The Four Horsemen

by Will, 15 December 2007

More details here.

Comments

  1. Terry Glavin

    The first hour was excruciating, listening to four perfectly intelligent people comparing and evaluating the rhetorical and logical arguments, devices and gimmicks that might be employed to disabuse the religious of their irrational and backward and primitive ideas.

    Then it comes around to more a sensible discussion about why they would bother. Hitchens nails it by making clear that religious belief is like a noxious weed that will never be fully extirpated, and he shocks Dawkins by refusing to say that we wishes the churches were empty, and the next thing Harris is going on about how everyone needs “the sacred” in their lives and Dennett just wants a different kind of church to go to on Sundays and so on.

    Dennett should be a Unitarian and Harris should take up crystals and dreamcatchers and save us the bother, I thought. Then it struck me.

    What would really do these four vaunted intellectuals some real good is to spend some time with ordinary working people, the kind engaged in “vulgar” and “trivial” affairs like earning a living and raising kids without nannies, the kind of people who aren’t professors and professional polemicists, and who persist in fiddling with their prayer beads and going to gurudwara and attending mass.

    The “four horsemen” might just find that a lot of the poor backward sods who are the subject of such handwringing in the first half of the conversation (Gosh! How can we change their minds?!)aren’t as stupid and superstitious as they imagine them to be.

    It sounds a lot to me like Hitchens gets this already.

    So. Way less Dennett, way less Harris, tell Dawkins to give us a Christmas carol, and then give Hitchens the floor.

  2. Jura Watchmaker

    I too found the discussion excruciating.

    That said, I’ll add a half-hearted defence of Harris, who I believe is right to talk of the need for spirituality. Harris appears to get his from a kind of secularised buddhism; I get mine from the cultural paganism of the folk arts.

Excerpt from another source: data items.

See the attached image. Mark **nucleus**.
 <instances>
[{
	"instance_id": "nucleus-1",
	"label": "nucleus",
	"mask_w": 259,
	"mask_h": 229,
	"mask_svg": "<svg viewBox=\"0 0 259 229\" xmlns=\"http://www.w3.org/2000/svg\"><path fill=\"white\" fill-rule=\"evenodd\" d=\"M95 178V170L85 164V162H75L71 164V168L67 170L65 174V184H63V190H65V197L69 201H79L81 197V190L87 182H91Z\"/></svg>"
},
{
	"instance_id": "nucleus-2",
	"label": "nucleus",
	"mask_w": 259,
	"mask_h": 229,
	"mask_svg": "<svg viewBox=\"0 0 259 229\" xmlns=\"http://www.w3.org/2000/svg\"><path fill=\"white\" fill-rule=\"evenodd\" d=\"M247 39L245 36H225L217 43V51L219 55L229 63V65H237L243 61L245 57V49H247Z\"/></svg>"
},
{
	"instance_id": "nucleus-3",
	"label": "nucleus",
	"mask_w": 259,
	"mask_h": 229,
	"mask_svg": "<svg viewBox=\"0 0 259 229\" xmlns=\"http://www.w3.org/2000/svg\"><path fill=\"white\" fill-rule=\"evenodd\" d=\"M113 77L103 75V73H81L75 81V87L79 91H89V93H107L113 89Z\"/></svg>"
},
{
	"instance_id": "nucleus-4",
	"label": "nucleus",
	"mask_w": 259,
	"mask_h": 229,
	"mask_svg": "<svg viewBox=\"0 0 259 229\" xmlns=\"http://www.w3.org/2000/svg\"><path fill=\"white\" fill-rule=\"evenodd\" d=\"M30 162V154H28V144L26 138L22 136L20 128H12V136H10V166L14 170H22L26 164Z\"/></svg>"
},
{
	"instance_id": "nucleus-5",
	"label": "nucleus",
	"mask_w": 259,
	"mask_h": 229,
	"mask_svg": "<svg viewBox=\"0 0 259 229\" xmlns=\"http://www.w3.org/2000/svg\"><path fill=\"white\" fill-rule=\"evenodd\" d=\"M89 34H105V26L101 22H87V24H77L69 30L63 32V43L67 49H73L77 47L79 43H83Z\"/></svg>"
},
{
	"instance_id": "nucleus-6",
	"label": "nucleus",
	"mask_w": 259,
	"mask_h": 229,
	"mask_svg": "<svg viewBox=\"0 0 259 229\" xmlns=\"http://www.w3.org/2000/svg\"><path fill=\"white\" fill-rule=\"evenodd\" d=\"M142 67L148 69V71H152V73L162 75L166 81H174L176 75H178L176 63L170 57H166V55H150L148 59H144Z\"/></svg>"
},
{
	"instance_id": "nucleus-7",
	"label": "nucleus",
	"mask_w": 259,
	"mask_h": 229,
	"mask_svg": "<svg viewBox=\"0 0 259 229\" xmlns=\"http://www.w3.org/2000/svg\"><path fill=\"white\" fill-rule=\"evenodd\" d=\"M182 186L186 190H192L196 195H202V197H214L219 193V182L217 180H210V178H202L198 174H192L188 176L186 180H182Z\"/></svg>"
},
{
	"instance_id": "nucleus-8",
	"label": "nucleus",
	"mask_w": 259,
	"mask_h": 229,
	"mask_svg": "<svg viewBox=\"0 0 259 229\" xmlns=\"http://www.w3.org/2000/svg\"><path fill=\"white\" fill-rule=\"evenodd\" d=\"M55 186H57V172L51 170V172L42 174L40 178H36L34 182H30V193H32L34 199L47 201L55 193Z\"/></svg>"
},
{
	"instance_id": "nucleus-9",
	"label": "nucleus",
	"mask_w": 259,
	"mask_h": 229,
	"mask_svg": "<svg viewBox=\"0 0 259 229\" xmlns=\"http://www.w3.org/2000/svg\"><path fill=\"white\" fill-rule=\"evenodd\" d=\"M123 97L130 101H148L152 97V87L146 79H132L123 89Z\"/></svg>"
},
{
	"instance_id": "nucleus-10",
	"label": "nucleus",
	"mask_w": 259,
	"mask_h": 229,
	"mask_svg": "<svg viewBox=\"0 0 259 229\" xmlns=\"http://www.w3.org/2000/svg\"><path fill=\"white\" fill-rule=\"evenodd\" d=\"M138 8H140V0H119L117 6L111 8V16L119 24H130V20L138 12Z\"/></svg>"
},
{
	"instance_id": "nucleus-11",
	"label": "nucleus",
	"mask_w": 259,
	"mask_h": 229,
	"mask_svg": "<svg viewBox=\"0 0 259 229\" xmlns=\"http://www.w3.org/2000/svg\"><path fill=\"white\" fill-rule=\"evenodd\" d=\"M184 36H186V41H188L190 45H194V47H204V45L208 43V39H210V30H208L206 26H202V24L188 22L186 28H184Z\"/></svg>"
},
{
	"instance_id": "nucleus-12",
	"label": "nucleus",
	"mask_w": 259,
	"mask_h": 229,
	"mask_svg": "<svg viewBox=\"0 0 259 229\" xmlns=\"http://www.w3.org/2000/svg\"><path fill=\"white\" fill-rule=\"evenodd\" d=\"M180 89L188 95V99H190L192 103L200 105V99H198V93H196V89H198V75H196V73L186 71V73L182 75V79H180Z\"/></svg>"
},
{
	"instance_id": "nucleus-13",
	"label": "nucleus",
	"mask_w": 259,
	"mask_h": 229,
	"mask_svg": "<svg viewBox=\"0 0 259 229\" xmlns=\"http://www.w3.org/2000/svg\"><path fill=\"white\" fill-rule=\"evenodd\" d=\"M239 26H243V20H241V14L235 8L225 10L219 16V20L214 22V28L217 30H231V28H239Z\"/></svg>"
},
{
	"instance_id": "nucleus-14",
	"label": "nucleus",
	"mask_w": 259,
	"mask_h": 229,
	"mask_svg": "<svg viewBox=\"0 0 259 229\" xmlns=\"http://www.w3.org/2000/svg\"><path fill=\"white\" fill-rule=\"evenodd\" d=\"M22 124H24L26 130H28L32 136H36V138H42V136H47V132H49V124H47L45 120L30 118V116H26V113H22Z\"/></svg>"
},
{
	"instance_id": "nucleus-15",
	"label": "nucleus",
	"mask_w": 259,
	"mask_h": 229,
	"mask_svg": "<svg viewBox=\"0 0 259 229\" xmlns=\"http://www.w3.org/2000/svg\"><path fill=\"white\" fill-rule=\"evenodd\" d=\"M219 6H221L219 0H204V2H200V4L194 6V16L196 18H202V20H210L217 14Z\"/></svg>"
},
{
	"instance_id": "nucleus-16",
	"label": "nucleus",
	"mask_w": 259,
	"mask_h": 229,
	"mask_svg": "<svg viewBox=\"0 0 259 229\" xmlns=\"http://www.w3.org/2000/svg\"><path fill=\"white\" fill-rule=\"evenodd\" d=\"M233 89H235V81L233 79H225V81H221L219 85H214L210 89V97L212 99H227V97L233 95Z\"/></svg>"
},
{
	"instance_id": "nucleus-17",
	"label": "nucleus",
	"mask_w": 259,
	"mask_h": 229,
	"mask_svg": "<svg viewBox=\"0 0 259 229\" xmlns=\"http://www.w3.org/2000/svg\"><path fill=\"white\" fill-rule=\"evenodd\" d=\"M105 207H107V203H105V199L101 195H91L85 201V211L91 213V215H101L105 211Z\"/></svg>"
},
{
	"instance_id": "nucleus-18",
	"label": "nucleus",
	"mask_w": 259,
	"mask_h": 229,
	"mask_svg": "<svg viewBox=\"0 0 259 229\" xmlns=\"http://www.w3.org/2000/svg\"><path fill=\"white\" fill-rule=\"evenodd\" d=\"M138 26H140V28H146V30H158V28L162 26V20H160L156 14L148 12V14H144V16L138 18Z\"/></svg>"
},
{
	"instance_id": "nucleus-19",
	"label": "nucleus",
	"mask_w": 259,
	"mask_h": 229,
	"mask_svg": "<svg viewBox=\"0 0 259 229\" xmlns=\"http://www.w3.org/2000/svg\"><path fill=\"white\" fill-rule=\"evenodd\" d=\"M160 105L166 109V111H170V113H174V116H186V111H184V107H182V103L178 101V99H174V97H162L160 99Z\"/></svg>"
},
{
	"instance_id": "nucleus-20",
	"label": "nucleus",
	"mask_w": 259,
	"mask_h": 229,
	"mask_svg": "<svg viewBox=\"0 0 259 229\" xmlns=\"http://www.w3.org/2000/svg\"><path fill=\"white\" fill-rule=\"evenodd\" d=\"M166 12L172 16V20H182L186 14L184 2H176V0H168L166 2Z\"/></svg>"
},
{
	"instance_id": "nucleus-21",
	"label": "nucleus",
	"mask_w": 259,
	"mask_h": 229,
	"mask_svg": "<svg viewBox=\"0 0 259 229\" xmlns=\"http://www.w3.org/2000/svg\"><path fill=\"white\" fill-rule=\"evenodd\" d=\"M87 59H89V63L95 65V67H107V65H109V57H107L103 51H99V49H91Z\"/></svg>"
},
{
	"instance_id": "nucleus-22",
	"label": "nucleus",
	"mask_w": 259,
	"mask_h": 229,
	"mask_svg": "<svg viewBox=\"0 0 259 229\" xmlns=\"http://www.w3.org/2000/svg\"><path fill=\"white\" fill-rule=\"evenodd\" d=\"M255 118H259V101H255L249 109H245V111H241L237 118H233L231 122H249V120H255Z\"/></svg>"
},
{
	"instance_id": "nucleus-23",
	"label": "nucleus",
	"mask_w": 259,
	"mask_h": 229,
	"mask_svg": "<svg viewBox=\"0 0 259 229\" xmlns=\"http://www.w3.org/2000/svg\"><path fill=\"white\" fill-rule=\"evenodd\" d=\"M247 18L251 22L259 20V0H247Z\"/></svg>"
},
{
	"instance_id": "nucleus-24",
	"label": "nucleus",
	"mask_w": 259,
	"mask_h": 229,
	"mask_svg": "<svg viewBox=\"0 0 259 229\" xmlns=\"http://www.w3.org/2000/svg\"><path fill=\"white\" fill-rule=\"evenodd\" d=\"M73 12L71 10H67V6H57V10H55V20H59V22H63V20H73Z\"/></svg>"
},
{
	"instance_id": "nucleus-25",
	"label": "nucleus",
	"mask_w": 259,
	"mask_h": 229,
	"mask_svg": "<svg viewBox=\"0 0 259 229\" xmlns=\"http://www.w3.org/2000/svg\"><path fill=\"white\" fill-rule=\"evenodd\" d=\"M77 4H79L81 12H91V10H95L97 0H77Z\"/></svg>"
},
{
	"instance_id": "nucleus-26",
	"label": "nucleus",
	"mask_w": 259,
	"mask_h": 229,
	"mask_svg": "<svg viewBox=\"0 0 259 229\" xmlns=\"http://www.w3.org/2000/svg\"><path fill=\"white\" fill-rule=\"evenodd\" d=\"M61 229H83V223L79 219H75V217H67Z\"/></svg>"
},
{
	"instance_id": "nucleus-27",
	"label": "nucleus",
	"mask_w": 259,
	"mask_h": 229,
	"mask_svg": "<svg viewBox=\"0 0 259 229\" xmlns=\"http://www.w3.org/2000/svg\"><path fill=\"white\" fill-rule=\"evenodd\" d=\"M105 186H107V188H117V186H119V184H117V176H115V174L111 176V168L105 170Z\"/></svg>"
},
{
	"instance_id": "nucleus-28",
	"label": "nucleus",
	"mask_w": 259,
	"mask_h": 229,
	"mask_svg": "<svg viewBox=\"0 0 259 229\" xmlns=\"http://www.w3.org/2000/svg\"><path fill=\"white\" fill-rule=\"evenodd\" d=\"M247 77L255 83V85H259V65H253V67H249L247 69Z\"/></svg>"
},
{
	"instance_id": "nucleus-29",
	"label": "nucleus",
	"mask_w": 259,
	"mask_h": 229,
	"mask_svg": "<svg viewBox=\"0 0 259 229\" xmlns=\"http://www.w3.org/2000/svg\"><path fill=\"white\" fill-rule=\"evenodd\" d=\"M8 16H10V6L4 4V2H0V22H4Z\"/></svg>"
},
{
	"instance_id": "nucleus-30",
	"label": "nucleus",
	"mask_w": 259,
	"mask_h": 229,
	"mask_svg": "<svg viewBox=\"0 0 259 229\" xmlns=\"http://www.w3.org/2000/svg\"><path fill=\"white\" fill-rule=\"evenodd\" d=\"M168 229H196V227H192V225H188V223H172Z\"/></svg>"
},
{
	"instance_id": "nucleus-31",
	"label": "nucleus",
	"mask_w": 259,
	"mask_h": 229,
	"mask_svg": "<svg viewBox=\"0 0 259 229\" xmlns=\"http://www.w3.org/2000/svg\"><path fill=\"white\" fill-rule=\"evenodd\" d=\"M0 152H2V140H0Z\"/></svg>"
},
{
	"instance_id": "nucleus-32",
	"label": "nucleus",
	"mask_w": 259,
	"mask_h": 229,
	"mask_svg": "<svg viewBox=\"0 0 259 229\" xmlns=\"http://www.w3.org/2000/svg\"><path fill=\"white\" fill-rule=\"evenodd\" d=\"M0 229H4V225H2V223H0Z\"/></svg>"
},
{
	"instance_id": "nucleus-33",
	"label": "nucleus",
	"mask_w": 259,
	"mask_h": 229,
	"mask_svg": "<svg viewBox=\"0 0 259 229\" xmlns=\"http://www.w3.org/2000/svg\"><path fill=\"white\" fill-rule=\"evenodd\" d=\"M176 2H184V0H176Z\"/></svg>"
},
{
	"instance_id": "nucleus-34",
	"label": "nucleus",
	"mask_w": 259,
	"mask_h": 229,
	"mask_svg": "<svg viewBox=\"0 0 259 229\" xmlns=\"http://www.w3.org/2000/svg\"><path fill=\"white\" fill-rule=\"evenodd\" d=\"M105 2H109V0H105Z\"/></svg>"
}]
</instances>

Give me songs, stories and morality plays grounded in the fantastic imagination and mundane experience of ordinary people, and I’m in my element.

    I want my two hours back.

  3. Terry Glavin

    Good for you, Francis.

    And “Well that Cromwell was a lovely fellow in many ways” or whatever it was, was painful to hear. “Fine boy, chopped down Christmas trees.” And the slaughter at Drogheda, and forbidding Catholics to worship or own land, and shipping 12,000 Irish off into slavery. Delightful chap.

  4. hakmao

    It sounds a lot to me like Hitchens gets this already

    There is a reason for this.

    It is not the believers who are worthy of contempt, but the religious hierarchies who use those beliefs to oppress, repress and control the faithful, often in collusion with the State.

  5. John in Cincinnati

    Hitchens had all those debates, especially in the Bible Belt, and questions from the audience.  I think he was surprised to find that religious people often take from the Bible what they want, rather than what’s really there.

    Thank God.

  6. Will

    http://newhumanist.org.uk/1667

    AC Grayling:

    “For the present it will be enough to remark that where we are now in historical terms owes far more to the struggle against religion than to the very nice music, buildings and paintings which jointly seem to exhaust Mr Dalrymple’s idea of civilisation, and which resulted from the fact that the church was a rich (the richest) patron for many centuries, and painters and composers had stomachs like other men. To attribute “Western civilisation” to the inspiration of a version of the Zeus-impregnates-mortal-girl-who-then-produces-hero myth is the sort of remark that by now ought scarcely to merit a horse-laugh: but apologists and Secret Sharers like Mr Dalrymple, clutching at straws, will always clutch at the most golden ones.”

  7. Paul J.

    Terry: Why would you think these guys have nannies? And why should Dennett be a Unitarian? The fact that Unitarians welcome atheists doesn’t mean that it is necessarily the right place for us to go, Dennett might well find them as silly as I do.

    I have no real desire to eradicate all belief in gods, but if only one side (the theists) pleads its case to people (which they love to do in schools, prisons etc. around the world), the other side automatically loses.

    There are legitimate arguments for atheism which people have a right to know before building their hopes and dreams on religious doctrines.

    Doubt is what keeps human civilization moving forward. Not just doubt about the supernatural, certainly, but it’s as good a place as any to administer it.